Stored data entries –
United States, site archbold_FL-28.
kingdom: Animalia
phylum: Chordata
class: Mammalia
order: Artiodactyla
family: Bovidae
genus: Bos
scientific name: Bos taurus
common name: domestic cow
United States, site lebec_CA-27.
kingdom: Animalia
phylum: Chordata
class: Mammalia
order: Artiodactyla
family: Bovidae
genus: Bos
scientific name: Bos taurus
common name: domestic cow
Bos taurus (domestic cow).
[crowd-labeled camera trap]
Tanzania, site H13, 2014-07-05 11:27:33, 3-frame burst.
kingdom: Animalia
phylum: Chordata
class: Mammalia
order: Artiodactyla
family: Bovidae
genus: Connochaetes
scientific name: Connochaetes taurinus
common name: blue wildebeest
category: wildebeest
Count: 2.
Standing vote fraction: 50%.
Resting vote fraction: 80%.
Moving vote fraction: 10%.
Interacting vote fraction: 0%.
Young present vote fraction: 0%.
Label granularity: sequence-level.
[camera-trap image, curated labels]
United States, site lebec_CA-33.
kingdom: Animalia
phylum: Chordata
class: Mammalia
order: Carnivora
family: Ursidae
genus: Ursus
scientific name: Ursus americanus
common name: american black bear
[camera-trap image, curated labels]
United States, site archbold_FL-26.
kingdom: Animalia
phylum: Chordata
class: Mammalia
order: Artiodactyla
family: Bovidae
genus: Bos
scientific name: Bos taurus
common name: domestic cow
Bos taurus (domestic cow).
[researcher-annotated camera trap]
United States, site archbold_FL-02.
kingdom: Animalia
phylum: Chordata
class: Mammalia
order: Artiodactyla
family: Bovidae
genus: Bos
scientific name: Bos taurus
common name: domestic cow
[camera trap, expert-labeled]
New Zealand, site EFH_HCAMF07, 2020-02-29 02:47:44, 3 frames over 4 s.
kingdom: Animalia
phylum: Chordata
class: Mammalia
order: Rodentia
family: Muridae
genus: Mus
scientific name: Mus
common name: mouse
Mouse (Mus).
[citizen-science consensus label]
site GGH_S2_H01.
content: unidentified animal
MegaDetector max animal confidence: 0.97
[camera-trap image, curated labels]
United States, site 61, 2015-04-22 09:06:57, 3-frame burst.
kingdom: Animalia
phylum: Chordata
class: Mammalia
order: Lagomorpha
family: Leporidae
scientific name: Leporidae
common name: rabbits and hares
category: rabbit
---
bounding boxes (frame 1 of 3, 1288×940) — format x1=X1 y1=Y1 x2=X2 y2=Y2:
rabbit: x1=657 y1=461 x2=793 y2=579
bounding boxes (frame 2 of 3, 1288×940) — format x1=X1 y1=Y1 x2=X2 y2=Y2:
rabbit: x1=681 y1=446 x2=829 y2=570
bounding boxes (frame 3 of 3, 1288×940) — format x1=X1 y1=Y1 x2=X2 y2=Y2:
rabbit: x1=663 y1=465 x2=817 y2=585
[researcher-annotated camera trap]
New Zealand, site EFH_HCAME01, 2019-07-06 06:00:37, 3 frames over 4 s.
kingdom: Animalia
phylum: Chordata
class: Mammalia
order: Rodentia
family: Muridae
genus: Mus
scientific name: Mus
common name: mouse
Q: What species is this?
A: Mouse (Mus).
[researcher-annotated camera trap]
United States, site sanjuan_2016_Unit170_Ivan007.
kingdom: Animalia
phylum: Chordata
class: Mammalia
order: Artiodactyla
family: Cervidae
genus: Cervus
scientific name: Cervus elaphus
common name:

Task – Would you copy out each record precisely as it stands?

Solution for this exercise –
United States, site archbold_FL-28.
kingdom: Animalia
phylum: Chordata
class: Mammalia
order: Artiodactyla
family: Bovidae
genus: Bos
scientific name: Bos taurus
common name: domestic cow
United States, site lebec_CA-27.
kingdom: Animalia
phylum: Chordata
class: Mammalia
order: Artiodactyla
family: Bovidae
genus: Bos
scientific name: Bos taurus
common name: domestic cow
Bos taurus (domestic cow).
[crowd-labeled camera trap]
Tanzania, site H13, 2014-07-05 11:27:33, 3-frame burst.
kingdom: Animalia
phylum: Chordata
class: Mammalia
order: Artiodactyla
family: Bovidae
genus: Connochaetes
scientific name: Connochaetes taurinus
common name: blue wildebeest
category: wildebeest
Count: 2.
Standing vote fraction: 50%.
Resting vote fraction: 80%.
Moving vote fraction: 10%.
Interacting vote fraction: 0%.
Young present vote fraction: 0%.
Label granularity: sequence-level.
[camera-trap image, curated labels]
United States, site lebec_CA-33.
kingdom: Animalia
phylum: Chordata
class: Mammalia
order: Carnivora
family: Ursidae
genus: Ursus
scientific name: Ursus americanus
common name: american black bear
[camera-trap image, curated labels]
United States, site archbold_FL-26.
kingdom: Animalia
phylum: Chordata
class: Mammalia
order: Artiodactyla
family: Bovidae
genus: Bos
scientific name: Bos taurus
common name: domestic cow
Bos taurus (domestic cow).
[researcher-annotated camera trap]
United States, site archbold_FL-02.
kingdom: Animalia
phylum: Chordata
class: Mammalia
order: Artiodactyla
family: Bovidae
genus: Bos
scientific name: Bos taurus
common name: domestic cow
[camera trap, expert-labeled]
New Zealand, site EFH_HCAMF07, 2020-02-29 02:47:44, 3 frames over 4 s.
kingdom: Animalia
phylum: Chordata
class: Mammalia
order: Rodentia
family: Muridae
genus: Mus
scientific name: Mus
common name: mouse
Mouse (Mus).
[citizen-science consensus label]
site GGH_S2_H01.
content: unidentified animal
MegaDetector max animal confidence: 0.97
[camera-trap image, curated labels]
United States, site 61, 2015-04-22 09:06:57, 3-frame burst.
kingdom: Animalia
phylum: Chordata
class: Mammalia
order: Lagomorpha
family: Leporidae
scientific name: Leporidae
common name: rabbits and hares
category: rabbit
---
bounding boxes (frame 1 of 3, 1288×940) — format x1=X1 y1=Y1 x2=X2 y2=Y2:
rabbit: x1=657 y1=461 x2=793 y2=579
bounding boxes (frame 2 of 3, 1288×940) — format x1=X1 y1=Y1 x2=X2 y2=Y2:
rabbit: x1=681 y1=446 x2=829 y2=570
bounding boxes (frame 3 of 3, 1288×940) — format x1=X1 y1=Y1 x2=X2 y2=Y2:
rabbit: x1=663 y1=465 x2=817 y2=585
[researcher-annotated camera trap]
New Zealand, site EFH_HCAME01, 2019-07-06 06:00:37, 3 frames over 4 s.
kingdom: Animalia
phylum: Chordata
class: Mammalia
order: Rodentia
family: Muridae
genus: Mus
scientific name: Mus
common name: mouse
Q: What species is this?
A: Mouse (Mus).
[researcher-annotated camera trap]
United States, site sanjuan_2016_Unit170_Ivan007.
kingdom: Animalia
phylum: Chordata
class: Mammalia
order: Artiodactyla
family: Cervidae
genus: Cervus
scientific name: Cervus elaphus
common name:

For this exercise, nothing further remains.